**ZIEL DER AUFGABE:** Überführen Sie das gesamte Material unten in eine JSON-Liste aus Zeichenketten, mit genau einem Eintrag pro Zeile. Leerzeilen lassen Sie dabei weg.

**ZU VERWENDENDES MATERIAL:**
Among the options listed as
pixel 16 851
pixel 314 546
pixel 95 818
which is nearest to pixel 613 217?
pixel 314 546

**ERGEBNIS DER AUFGABE:**
[
  "Among the options listed as",
  "pixel 16 851",
  "pixel 314 546",
  "pixel 95 818",
  "which is nearest to pixel 613 217?",
  "pixel 314 546"
]